VimTS: A Unified Video and Image Text Spotter for Enhancing the Cross-domain Generalization

TL;DR

VimTS tackles cross-domain text spotting by unifying word-level, line-level, and video-level tasks into a single framework. The approach introduces a Prompt Queries Generation Module and a Task-aware Adapter to enable multi-task learning with minimal parameter overhead, and leverages the VTD-368k synthetic video dataset generated with CoDeF to inject temporal dynamics. Empirical results show notable gains on image-to-image and image-to-video benchmarks, with average improvements of about 2.6% in H-mean and 5.5% in MOTA on video benchmarks, even when trained only on image-level data; additional gains are achieved with video data or VTD-368k. The work highlights the limits of large multimodal models for cross-domain scene text spotting and demonstrates that task-specific, low-resource approaches can achieve strong generalization.

Abstract

Text spotting, a task involving the extraction of textual information from image or video sequences, faces challenges in cross-domain adaption, such as image-to-image and image-to-video generalization. In this paper, we introduce a new method, termed VimTS, which enhances the generalization ability of the model by achieving better synergy among different tasks.
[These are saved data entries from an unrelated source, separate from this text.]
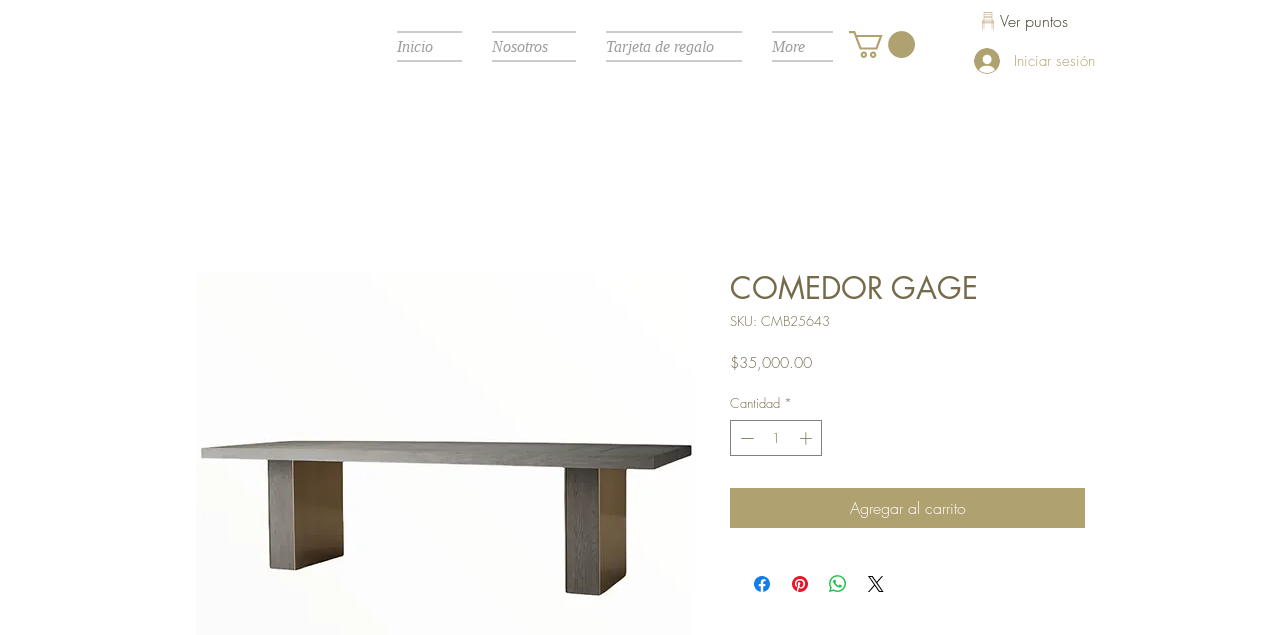

--- FILE ---
content_type: image/svg+xml
request_url: https://static.wixstatic.com/shapes/d6151406f84e45968e40c9ae93541469.svg
body_size: 433
content:
<svg data-bbox="49 22.5 101.8 155" viewBox="0 0 200 200" height="200" width="200" xmlns="http://www.w3.org/2000/svg" data-type="color">
    <g>
        <path d="M136.3 89.6V22.5h-4.9v5H68.9v-5H64v67.1l-12.7 11.9H51v.2l-2 1.9v73.9h4.9v-59.2h9.9v45.4h4.9v-45.4h62.4v45.4h4.9v-45.4h9.9v59.2h4.9v-73.9l-14.5-14zm5.4 11.9h-5.4v-5.1l5.4 5.1zm-10.3-43.4H68.9v-7.9h62.4l.1 7.9zm0 4.9v6.9H68.9V63h62.5zm0 11.8v13.8H68.9V74.8h62.5zM68.9 93.6h62.4v7.9H68.9v-7.9zm62.5-61.3v12.9H68.9V32.3h62.5zM63.9 96.4v5.1h-5.4l5.4-5.1zM54 113.3v-6.9h9.9v6.9H54zm14.9 0v-6.9h62.4v6.9H68.9zm67.4 0v-6.9h9.9v6.9h-9.9z" fill="#c6a580" data-color="1"/>
    </g>
</svg>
Typically, we propose a Prompt Queries Generation Module and a Tasks-aware Adapter to effectively convert the original single-task model into a multi-task model suitable for both image and video scenarios with minimal additional parameters. The Prompt Queries Generation Module facilitates explicit interaction between different tasks, while the Tasks-aware Adapter helps the model dynamically learn suitable features for each task. Additionally, to further enable the model to learn temporal information at a lower cost, we propose a synthetic video text dataset (VTD-368k) by leveraging the Content Deformation Fields (CoDeF) algorithm. Notably, our method outperforms the state-of-the-art method by an average of 2.6% in six cross-domain benchmarks such as TT-to-IC15, CTW1500-to-TT, and TT-to-CTW1500. For video-level cross-domain adaption, our method even surpasses the previous end-to-end video spotting method in ICDAR2015 video and DSText v2 by an average of 5.5% on the MOTA metric, using only image-level data. We further demonstrate that existing Large Multimodal Models exhibit limitations in generating cross-domain scene text spotting, in contrast to our VimTS model which requires significantly fewer parameters and data. The code and datasets will be made available at the https://VimTextSpotter.github.io.

Figures (12)

• Figure 1: Fig. (a) and (b) are two types of cross-domain text spotting, including image-to-image and image-to-video. TT represents the TotalText. IC15 represents the ICDAR2015 karatzas2015icdar. IC13 represent the ICDAR2013 video karatzas2013icdar. TT represents the TotalText ch2019total.
• Figure 2: Applying static text spotting methods (TESTR, results shown in the image) to videos, even those with minimal motion, leads to poor performance in both bounding box recall and recognition accuracy.
• Figure 3: Overall framework of the VimTS. The image features are extracted in the feature extraction process. Then, the Query Initialization is used to generate the task-aware queries including detection and recognition queries. The task-aware queries are sent to the task-aware decoder to obtain the detection and recognition results simultaneously. The red arrow means performing word-level text spotting. The blue arrow means performing line-level text spotting. After the model is pre-trained, we freeze most of its parameters and train only the Task-ware Adapter and Prompt Queries Generation Module to convert the original single-task model into a multi-task model.
• Figure 4: Illustration of the Prompt Queries Generation Module. Prompt queries for different tasks exchange information in the prompt queries generation module. $h$ is the number of parallel attention heads.
• Figure 5: The overall structure of the task-aware adapter. The Adapter-1 is used to aggregate detection information and learn temporal information. The Adapter-2 is used to aggregate recognition information and learn temporal information.